Food insecurity is not only an expression of poverty, it is also an expression and an aggravation of the health for the thousands of households we and other sister pantries and youth programs serve. There is no health without food, nor can there an expectation of a healthy outcome without an intentional, present, and engaged health system with, for and among the community.
Ellis, and its predecessor hospitals, have been more than staples in Schenectady. For decades, this community has known in its hospital a member of this community committed to its stability and wellbeing. Community organizations, including SiCM, have known in Ellis - its medical and administrative staff, its foundation, and its volunteer corp - a colleague in understanding the needs of our communities, and an active participant in figuring out what needs to get done to be closer - literally and figuratively - to where the need is, and to where ideas are being voiced. It is this connection to the community that made Ellis for a very long time and trusted space for quality and timely care, especially for the health of women on their terms, care that considers the depth and breadth of the cultural and religious expectations of care, including equitable access and care for the LGBTQIA community, and care that understands the reality of poverty in Schenectady city and county, and that is committed to care over profit, and is willing and wanting to engage with the community in keeping accessible, round the clock, quality care in this county, for the people of Schenectady, and dare I say by the people of Schenectady city and county.
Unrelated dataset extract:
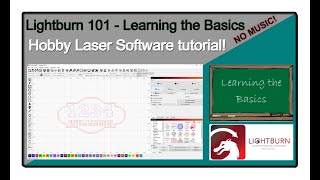 💡 Lightburn 101  Learning Hobby Laser Software The ORIGINAL and still the best introduction [upl. by Eelyrag]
I am joining my colleagues in community, government and religious leadership making a loud, clear, and consistent call to Ellis and to Trinity Health to live up to the expectation they created that this process would intentionally and attentively engaged with community leadership in this process. In some corporate room here in Schenectady or in Chelsea, Michigan, this might seem like a transactional process of moving ownership and administration of a small hospital group to a health system with presence in about half the country. For us, this merger will represent, either the opportunity of our community to access the resources and expertise of a multi-state health system, or the profound concern that our hometown hospital will be turned into a simple satellite. The people of this city and of this county deserve to know what the future of their hometown hospital will be because, literally, our health and their dignity depend on it.